I had my annual performance review with my company's CEO last Friday. On Tuesday, I received a copy of the "review" to prepare for the meeting.
Our CEO's style is direct and open, and that style carried through to my review. My review was about a page and a half, summarizing major accomplishments from the last year, a few paragraphs summarizing some of the "360 feedback" he'd asked for from folks I worked with (mostly positive), and a couple of lines about an area where I can improve. And, there were no surprises in the review.
When we got started in the discussion, his conversation mapped pretty closely to those proportions: lots of time spent on accomplishments and positive feedback, but only a few minutes on things that didn't go so well.
I mentioned that I'd like to spend some more time talking about the areas where I'd had challenges or failures during the past year, so I could learn from them.
His reply really struck me. Here's what he said:
"Sure, we can discuss what you've learned from those challenges, but I don't want to spend too much time on that.
"One of the things I've learned in my career is that we all have areas of strength and areas of weakness.
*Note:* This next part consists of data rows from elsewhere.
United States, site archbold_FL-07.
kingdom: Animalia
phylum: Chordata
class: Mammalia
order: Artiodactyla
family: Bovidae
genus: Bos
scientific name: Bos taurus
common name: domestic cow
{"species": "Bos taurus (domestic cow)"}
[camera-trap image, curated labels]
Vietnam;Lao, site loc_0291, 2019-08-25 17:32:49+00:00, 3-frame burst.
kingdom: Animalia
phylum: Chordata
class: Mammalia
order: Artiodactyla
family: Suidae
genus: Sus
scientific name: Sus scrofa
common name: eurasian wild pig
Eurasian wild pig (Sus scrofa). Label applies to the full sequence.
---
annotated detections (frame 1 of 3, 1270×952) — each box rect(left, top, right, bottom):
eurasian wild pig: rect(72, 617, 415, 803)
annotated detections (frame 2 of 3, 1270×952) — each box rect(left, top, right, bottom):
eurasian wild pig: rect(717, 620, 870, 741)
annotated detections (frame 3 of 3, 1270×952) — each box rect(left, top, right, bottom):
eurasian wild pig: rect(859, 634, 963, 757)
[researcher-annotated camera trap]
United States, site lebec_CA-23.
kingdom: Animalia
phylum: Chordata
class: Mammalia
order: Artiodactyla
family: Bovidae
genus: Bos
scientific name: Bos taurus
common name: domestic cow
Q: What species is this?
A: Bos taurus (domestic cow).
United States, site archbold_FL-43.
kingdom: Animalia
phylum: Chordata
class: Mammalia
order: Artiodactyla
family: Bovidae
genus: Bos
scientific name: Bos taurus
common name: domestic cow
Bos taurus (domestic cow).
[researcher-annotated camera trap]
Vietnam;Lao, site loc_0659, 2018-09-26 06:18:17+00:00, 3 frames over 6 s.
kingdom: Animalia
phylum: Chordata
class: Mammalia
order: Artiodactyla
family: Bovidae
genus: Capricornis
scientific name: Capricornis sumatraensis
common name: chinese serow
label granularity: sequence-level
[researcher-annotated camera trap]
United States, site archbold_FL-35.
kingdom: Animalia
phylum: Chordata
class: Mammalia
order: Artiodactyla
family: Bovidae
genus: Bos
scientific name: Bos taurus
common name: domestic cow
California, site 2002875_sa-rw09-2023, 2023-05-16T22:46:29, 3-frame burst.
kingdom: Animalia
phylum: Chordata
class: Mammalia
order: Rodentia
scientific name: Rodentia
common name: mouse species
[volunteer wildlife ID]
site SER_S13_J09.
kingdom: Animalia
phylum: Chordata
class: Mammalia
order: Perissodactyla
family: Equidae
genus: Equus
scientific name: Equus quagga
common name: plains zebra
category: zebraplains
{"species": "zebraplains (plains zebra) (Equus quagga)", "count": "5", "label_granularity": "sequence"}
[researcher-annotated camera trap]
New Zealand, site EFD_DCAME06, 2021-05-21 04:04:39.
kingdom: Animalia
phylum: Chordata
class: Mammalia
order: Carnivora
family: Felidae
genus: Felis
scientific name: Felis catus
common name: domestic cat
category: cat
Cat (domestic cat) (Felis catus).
A 10% improvement in a strength can make a huge difference; a 10% improvement in an area of weakness probably won't have nearly as much of an impact.
"Let's focus on how to make the most of your strengths and make them even stronger."
I think this is good food for thought for anyone. When I think about the times I felt really proud of my results, it was when I was using my strengths.
You only have so much time and energy. Where will you invest your 10%? Always strive to make choices that put you in situations where your strengths can make a real difference.